As the first responders of the innate immune system, neutrophils are specialized immune cells that circulate through the bloodstream, ready to act at any moment.
These cells are constantly being produced in bone marrow from progenitor cells that quickly mature and move out to respond to tissue damage or invading pathogens by promoting inflammation. To keep up with the demands of this important job, neutrophils require dynamic flexibility through the metabolic pathways that provide energy.
New research published in the journal Frontiers in Immunology uncovers the role of mitochondrial metabolism in neutrophils and the mechanisms that allow them to adapt under different conditions.
Mitochondria are organelles commonly referred to as the “powerhouse of the cell” due to their role in energy production.
“But neutrophils don’t use their mitochondria to maintain energy levels,” says MD/PhD candidate Jorgo Lika, first author of the study and a recent graduate from the Jing Fan Lab. “As they differentiate, they switch energy production from the mitochondria to other metabolic pathways, such as breaking down sugar through glycolysis.”
There are also fewer mitochondria present as neutrophils mature. For these reasons, Lika explains that mitochondria in neutrophils were previously thought to be unimportant and have been overlooked in the field. Additionally, neutrophils are challenging cells to grow and study in vitro, leaving much to be discovered about their metabolic functions.
“We’ve discovered that as neutrophils differentiate, the mitochondria switch roles from energy production to regulation of cell functions,” Lika says. “We wanted to see what nutrients they can use and how they use them — and more specifically, look at their usage of glucose and when they can use glucose.”
Specifically, the researchers observed dynamic shifts in the TCA cycle — a metabolic pathway in the mitochondria also known as the citric acid cycle or the Krebs cycle.
They used two neutrophil cell models, one derived from mouse progenitor cells and another from human induced pluripotent stem cells that can grow into mature neutrophils in cell culture.

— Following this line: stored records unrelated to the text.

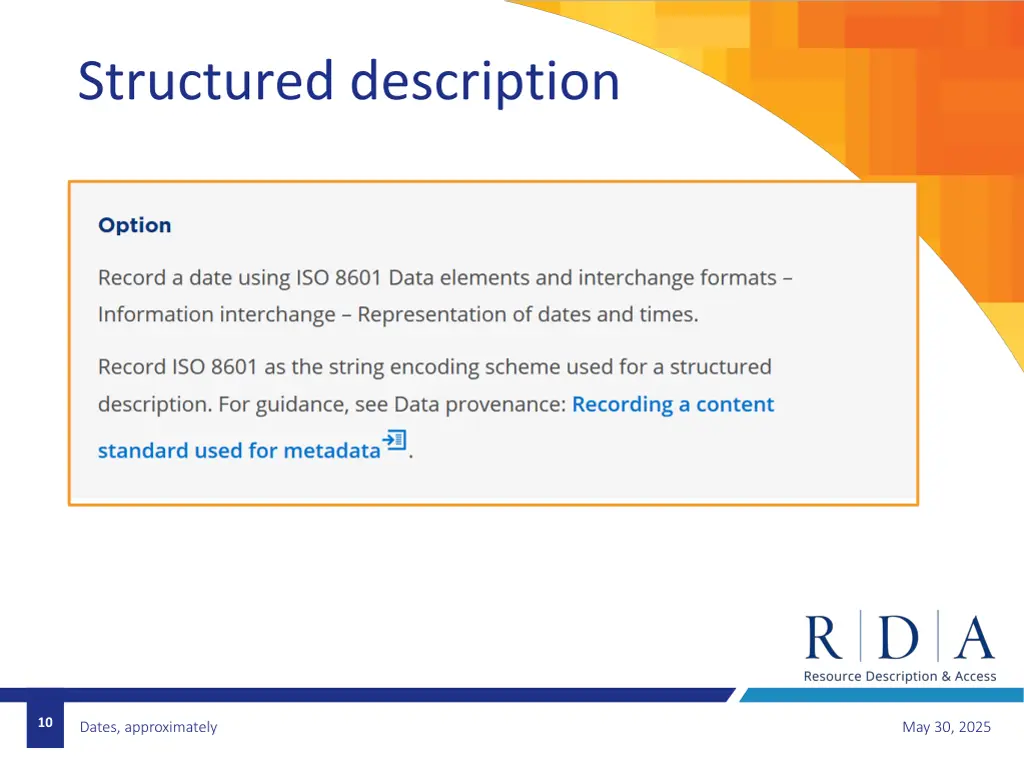 Structured description

Option

Record a date using ISO 8601 Data elements and interchange formats – Information interchange – Representation of dates and times.

Record ISO 8601 as the string encoding scheme used for a structured description. For guidance, see Data provenance: Recording a content standard used for metadata.

R | D | A
Resource Description & Access

10

Dates, approximately

May 30, 2025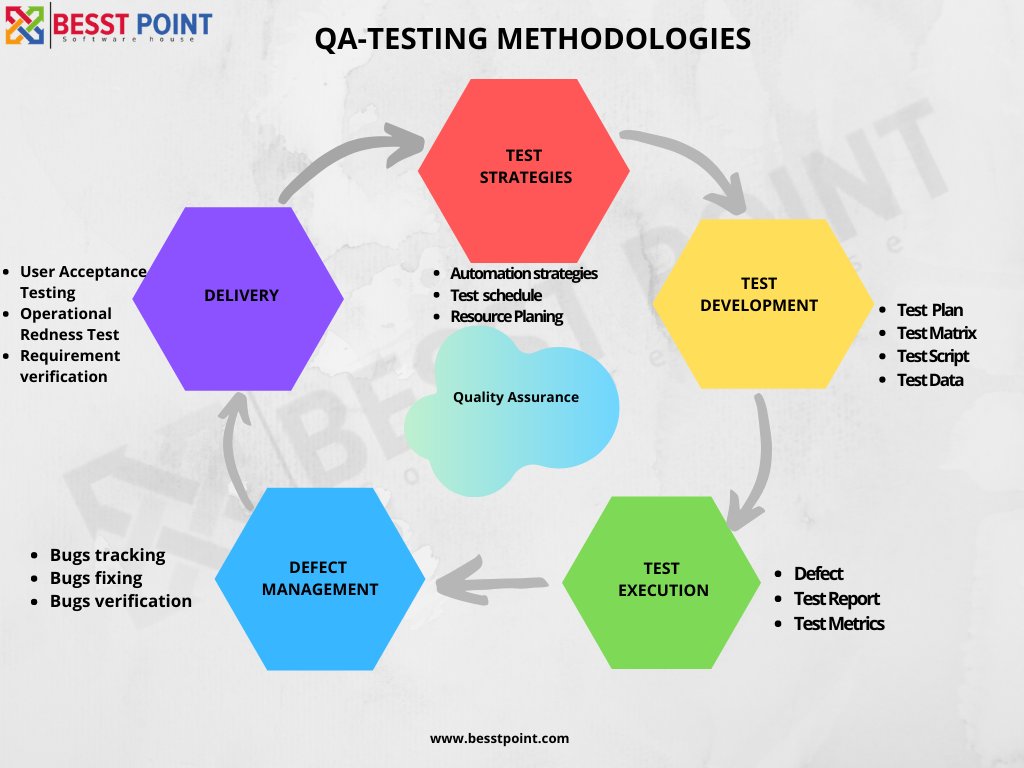 BESST POINT
Software house

QA-TESTING METHODOLOGIES

TEST STRATEGIES

- Automation strategies
- Test schedule
- Resource Planing

TEST DEVELOPMENT

- Test Plan
- Test Matrix
- Test Script
- Test Data

Quality Assurance

TEST EXECUTION

- Defect
- Test Report
- Test Metrics

DEFECT MANAGEMENT

- Bugs tracking
- Bugs fixing
- Bugs verification

DELIVERY

- User Acceptance Testing
- Operational Redness Test
- Requirement verification

www.besstpoint.com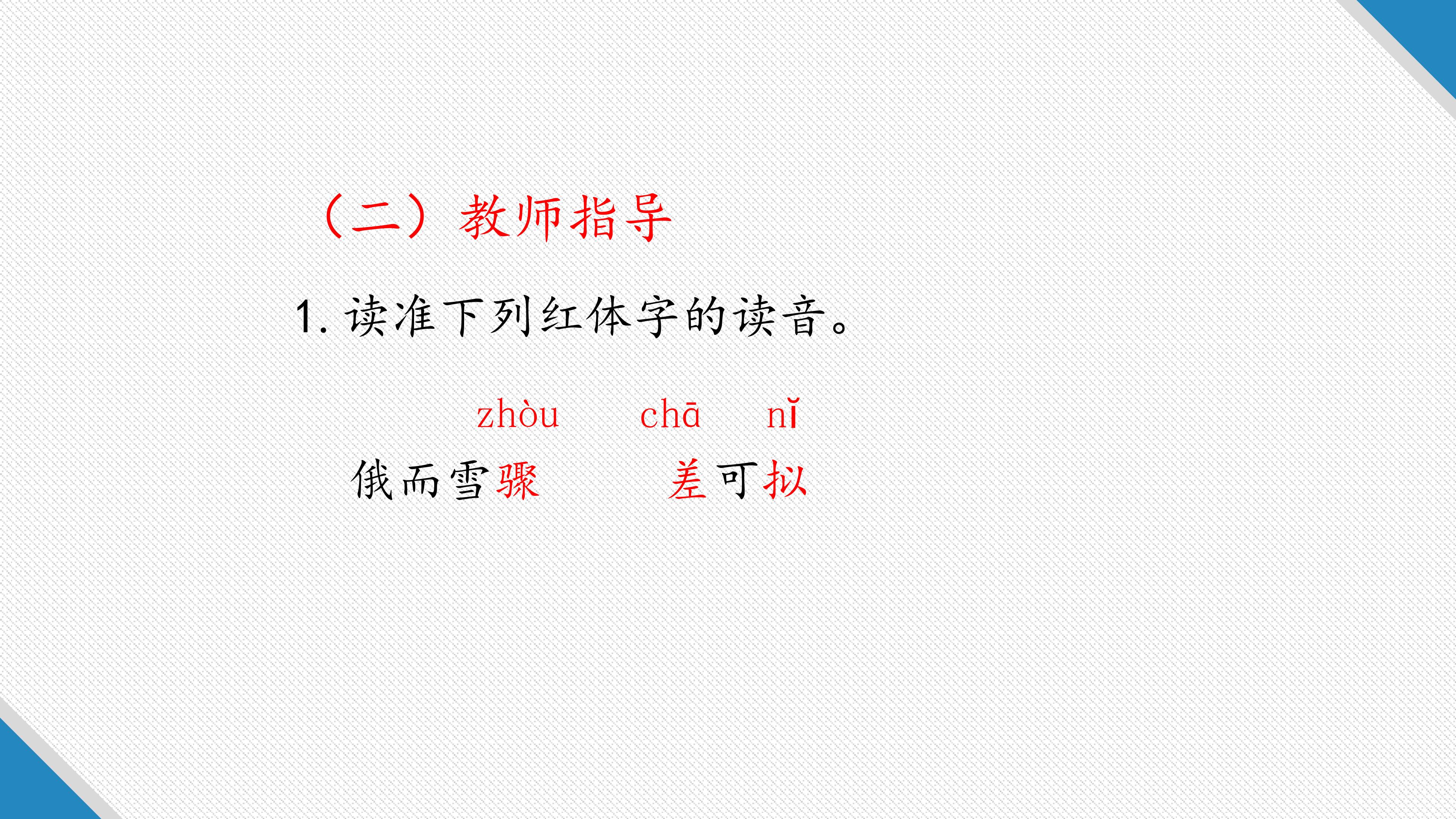 （二）教师指导

1. 读准下列红体字的读音。

zhòu　　chā　nǐ

俄而雪骤　　差可拟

To study the pathway, they used a technique called isotope tracing where cells are cultured with glucose labeled with heavy carbons. They can then measure how many of these heavy carbons were picked up and incorporated into the metabolic pathways under different conditions.

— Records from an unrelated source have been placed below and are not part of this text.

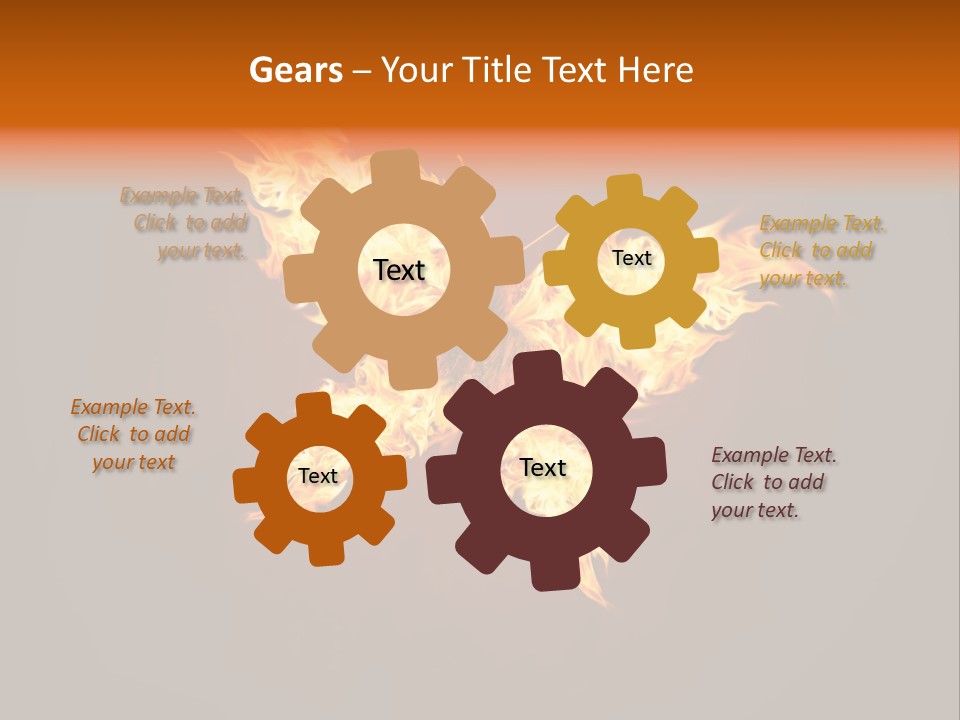 Gears – Your Title Text Here

Example Text. Click to add your text.

Text

Text

Example Text. Click to add your text.

Example Text. Click to add your text

Text

Text

Example Text. Click to add your text.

As the cells differentiated from immature to mature cells, they noted a decrease in metabolites produced in the TCA cycle.
“Mitochondrial metabolism changes as the cells mature because the metabolism in those contexts is very different,” Lika says. “An immature cell is using nutrients to divide and grow versus a mature neutrophil that doesn’t divide or grow but is designed to respond to something.”
To further investigate influences on fully differentiated cells, the researchers isolated mature neutrophils from healthy human blood donors. Through the clinical portion of his MD/PhD program, Lika had the training and experience to serve as the lab’s phlebotomist and performed many of the blood draws himself.
The team found that they could reactivate the TCA cycle in mature neutrophils by introducing certain stimuli, specifically ionomycin and monosodium urate crystals, which activate calcium signaling in neutrophils.
When the neutrophils were treated with drugs that inhibited these changes in mitochondrial metabolism, it also impaired the effector functions of the cells. This suggests that the reactivation of mitochondrial metabolism is important in supporting effector functions — such as migration towards a stimulus or the release of neutrophil extracellular traps that control the spread of pathogens.
“We also collaborated with the Skala Lab to image the neutrophils and see redox metabolism changes under the different conditions,” says Lika. “It’s just a different way to look at changes in metabolism at the single cell level.”
The TCA cycle is just one of many pathways involved in immunometabolism. From different pathways in neutrophils to other immune cells like macrophages, this area of discovery is right where the Fan Lab wants to be — exploring fundamental questions to better understand the metabolic changes that impact human health.
As for Lika, his time in the Fan Lab is finished as he recently defended his thesis and completed the PhD component of his program. He is now starting his final year of medical school and will soon start preparing for residency applications.
“During my PhD and clinical rotations, I discovered my passion for dermatology and a gap in the field applying immunometabolism research to skin inflammation, especially autoimmune skin diseases,” he says. “I think I can bring in these skills and perspective — teasing out mechanisms between metabolism and cell function — all within the context of disease.”